In non-resectable locally advanced pancreatic cancer, adjunction of Stereotactic Body Radiotherapy (SBRT) following chemotherapy has been proposed to improve outcome. However, prescription of more intensive schedules has been traditionally limited by risk of severe injury to nearby organs at risk (OARs), particularly in case of substantial overlap between planning volume and critical structures. To achieve higher tumor control probability, a biologically effective dose (BED) of  100 Gy10 , corresponding to a dose 50 Gy in 5 fractions of 10 Gy assuming α/β=10, is desirable.  The aim of our in-silico study is to assess the feasibility of dose escalation using inhomogeneous dose prescription for pancreatic SBRT and to determine which patients may be eligible for this strategy based on anatomical proximity between target volumes and OARS.

Material and Methods

Data from 14 locally advanced pancreatic cancer patients treated at our Institution were collected.
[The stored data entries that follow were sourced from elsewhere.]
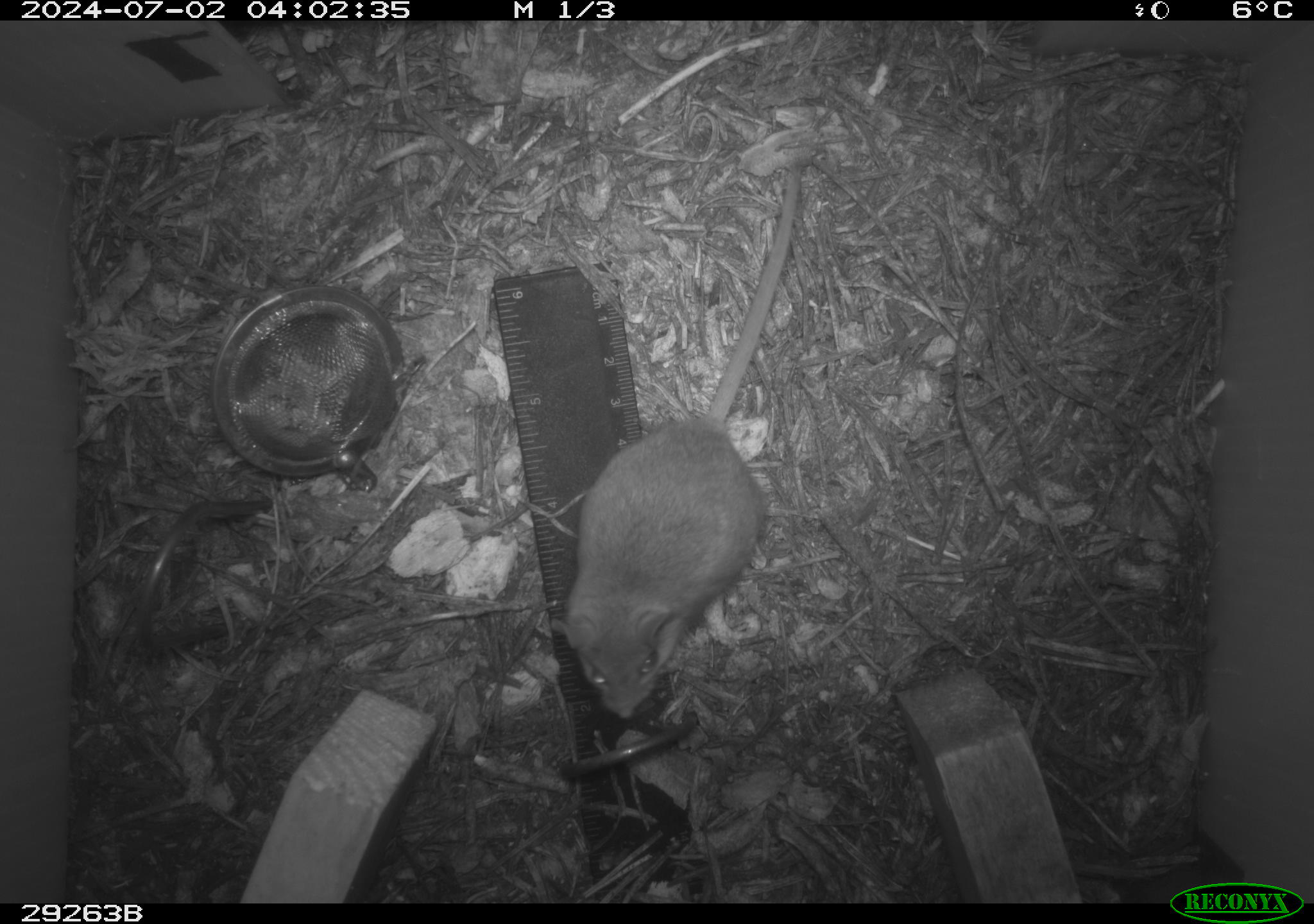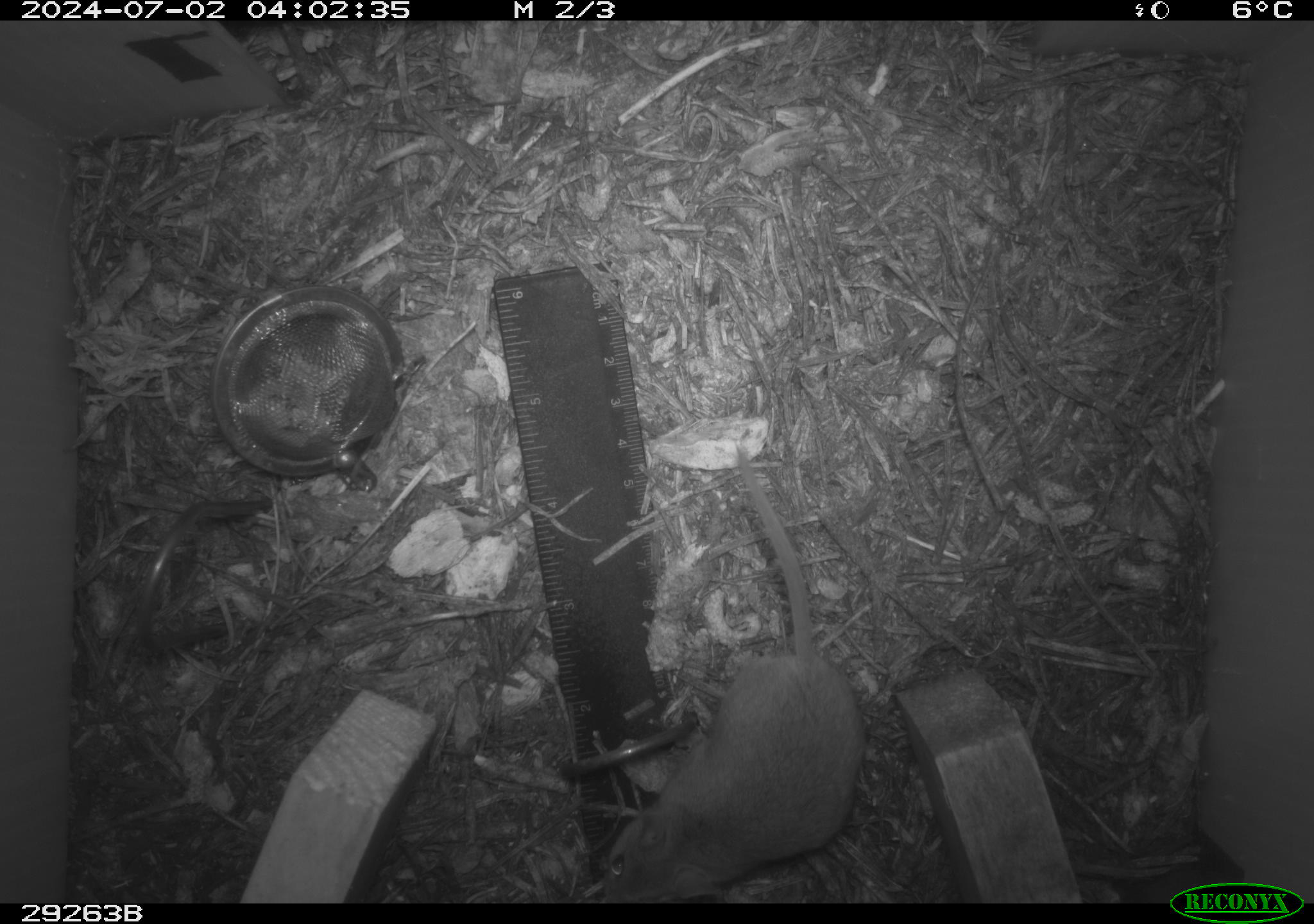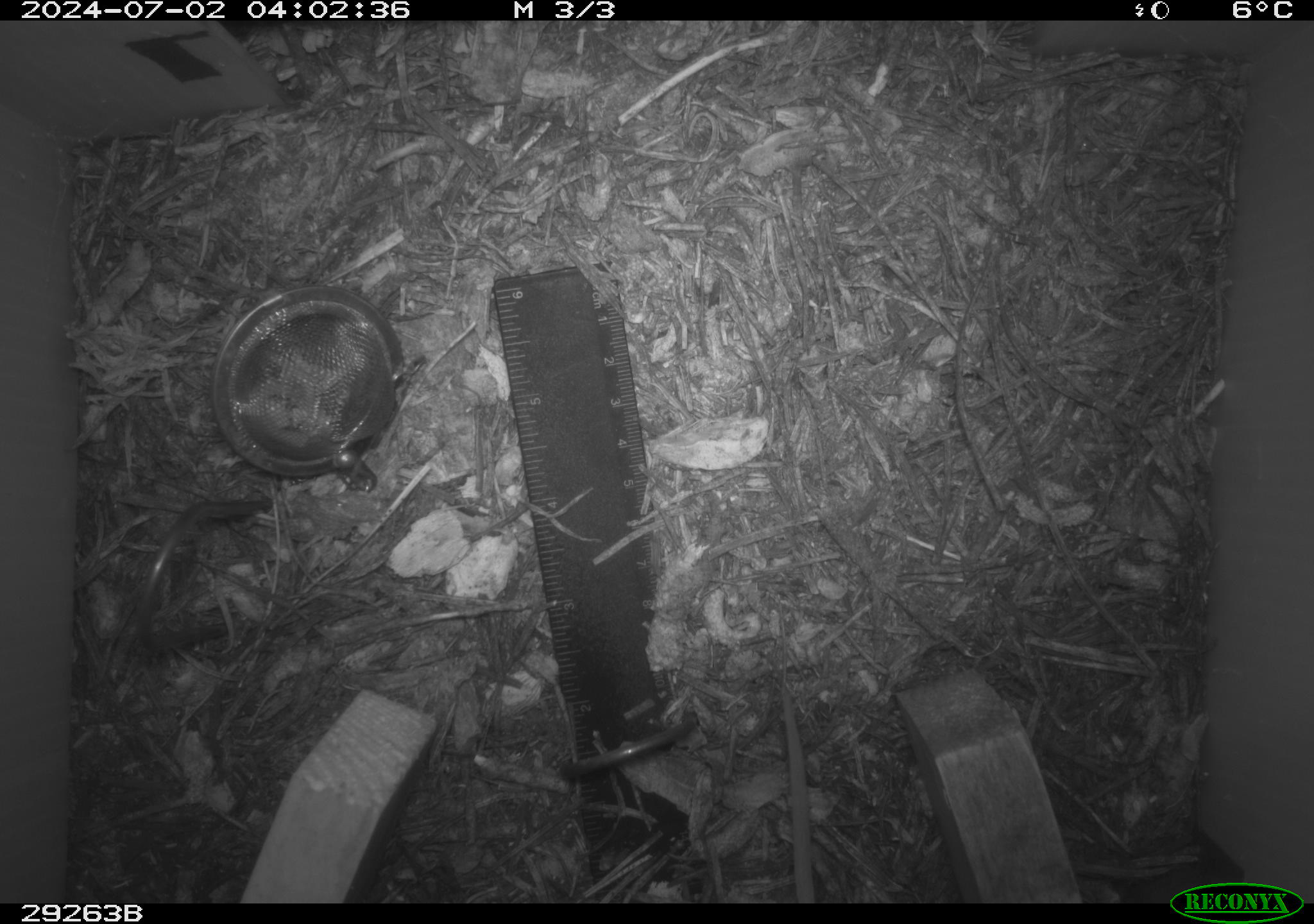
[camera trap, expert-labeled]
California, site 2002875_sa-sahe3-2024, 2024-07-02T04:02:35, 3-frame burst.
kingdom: Animalia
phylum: Chordata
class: Mammalia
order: Rodentia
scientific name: Rodentia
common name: rodent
For each patient, a CyberKnife (CK) Synchrony treatment plan was optimized for fiducial-guided pancreatic SBRT aiming at a planned dose of 50 Gy and 40 Gy in 5 fractions to the gross tumor volume (GTV) and the planning target volume (PTV), respectively. PTV was created by 5 mm GTV isotropic expansion. Acceptable target coverages were: 1) a dose of 50 Gy and 47.5 Gy to at least 90% and 95% of the GTV, and  2) a dose of 40 Gy to 95% of the PTV. Planned doses to the target regions and OARs (duodenum, stomach and bowels) were evaluated and statistically analyzed. For each plan, the intersection volume between the PTV and OARs expanded by 5 mm was defined as Expansion-Intersection Volume (EIV), as reported by Tomatis et al. 

Results

Median GTV and PTV volumes were 40.8 (range 22.3-205.3) cc and 73.7 (range 36.1-266.7) cc , respectively. V35 to duodenum, stomach and bowel was maintained below 0.5 cc in all cases. Median EIV was 12.9 (3.9-25.1) cc. Median V50 and V47.5 for GTV was 91.0% (range 82.4%-97.8%) and 96.8% (range 92.5%-99.9%), respectively: GTV coverage was acceptable in 10 out of 14 cases. Median V40Gy for PTV was 96.8% (range 90.0%-99.8%): PTV coverage was acceptable in 11 out of 14 cases. Spearman correlation showed a significant association between EIV and V47.5Gyfor GTV (rho -0,77228, p<0.001) and V40Gyfor PTV (rho -0,68352, p<0.001), respectively.


Conclusion

Inhomogenous dose escalated prescription using fiducial-based SBRT with Cyberknife respiratory tracking is a feasible strategy in selected patients with locally advanced pancreatic cancer.  EIV,  but GTV size, is significantly correlated with target coverage probability and may provide a simple tool to identify patients eligible for dose escalation.